Macron lunched with about 60 of the world's tech leaders at the Elysée presidential palace on Wednesday and had face-to-face meetings scheduled with Zuckerberg, IBM's Ginni Rometty, Microsoft's Satya Nadella and Uber's Dara Khosrowshahi.
Even before meeting Rometty, Macron could boast of a victory with an announcement on Wednesday that IBM would create 1,800 jobs in France and expand its training programmes here.
The jobs, 400 of which had already been announced at March's Paris artificial intelligence summit, will develop artificial intelligence, the Blockchain digital assets platform, cloud computing and the internet of things.
Fake news, tax, employment
Zuckerberg's on Tuesday told European MPs that Facebook had "not done enough to prevent these tools being used for harm", such as the abuse of confidential information by companies such as Cambridge Analytica, which allegedly used it to influence last year's US presidential election.
Macron was expected to tackle him and the other tech moghuls on the spread of fake news, tax regulation and their social responsibilities.

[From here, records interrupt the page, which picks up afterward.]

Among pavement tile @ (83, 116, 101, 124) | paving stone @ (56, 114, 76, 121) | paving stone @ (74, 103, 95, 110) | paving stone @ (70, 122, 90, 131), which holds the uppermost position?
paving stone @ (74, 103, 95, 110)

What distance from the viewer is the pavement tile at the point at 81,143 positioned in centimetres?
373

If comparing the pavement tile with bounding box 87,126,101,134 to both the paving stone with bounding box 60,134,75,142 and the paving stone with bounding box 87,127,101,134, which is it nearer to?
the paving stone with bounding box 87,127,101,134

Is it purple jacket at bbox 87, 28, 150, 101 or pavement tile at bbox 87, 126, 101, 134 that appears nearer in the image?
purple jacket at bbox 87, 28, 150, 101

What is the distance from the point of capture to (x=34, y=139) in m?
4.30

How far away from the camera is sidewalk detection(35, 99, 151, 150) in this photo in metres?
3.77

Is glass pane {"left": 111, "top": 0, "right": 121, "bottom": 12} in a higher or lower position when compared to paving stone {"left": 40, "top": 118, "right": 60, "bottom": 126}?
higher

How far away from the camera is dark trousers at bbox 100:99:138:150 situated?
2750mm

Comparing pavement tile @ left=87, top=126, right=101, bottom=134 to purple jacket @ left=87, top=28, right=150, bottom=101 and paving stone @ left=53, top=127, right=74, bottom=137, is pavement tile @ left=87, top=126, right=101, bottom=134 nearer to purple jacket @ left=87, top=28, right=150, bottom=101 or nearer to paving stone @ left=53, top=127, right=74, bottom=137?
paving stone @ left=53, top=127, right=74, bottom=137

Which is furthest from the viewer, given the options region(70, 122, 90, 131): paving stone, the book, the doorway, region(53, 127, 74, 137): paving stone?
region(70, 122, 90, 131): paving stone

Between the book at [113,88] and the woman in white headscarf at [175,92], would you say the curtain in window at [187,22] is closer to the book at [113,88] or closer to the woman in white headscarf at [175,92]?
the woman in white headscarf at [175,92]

Facebook, Google, Apple and Amazon are criticised by EU leaders for their extensive use of tax havens, although efforts to tighten up the bloc's law on the question have come to grief due to opposition from low-tax countries like Ireland and Luxembourg.
Macron, a former merchant banker, has a worldwide reputation for being business-friendly and, in contrast to his decree-orientated approach to labour reform, his efforts to influence companies have largely been in the form of appeals for good behaviour, backed up with extensive tax cuts.
Tackling urban poverty
That approach was in evidence on Tuesday when he rejected the idea of a new plan to revive France's "banlieueus", the rundown areas on the edges of most towns and cities that are home to more than five million people.
While announcing that the public sector would organise 15,000 more internships for youngsters from the banlieues, he appealed to the country's 120 biggest companies to match that figure, announcing a plan to monitor racial discrimination in employment through tests over the next three years.
The president ignored a proposal in a report he himself commissioned from former urban development minister Jean-Louis Borloo to invest a billion euros a year over five years into urban renewal in 1,300 problem districts, although he had already announced the creation of 30,000 creche places to help women enter the labour force.
Policing is also to be stepped up and Macron vowed to crack down on drug trafficking.
Many local and national politicians have expressed disappointment at the declaration, the right accusing him of ignoring immigration and radical Islamism, the left claiming that tax handouts to the wealthy should have been used to fund anti-poverty campaigns such as free school meals.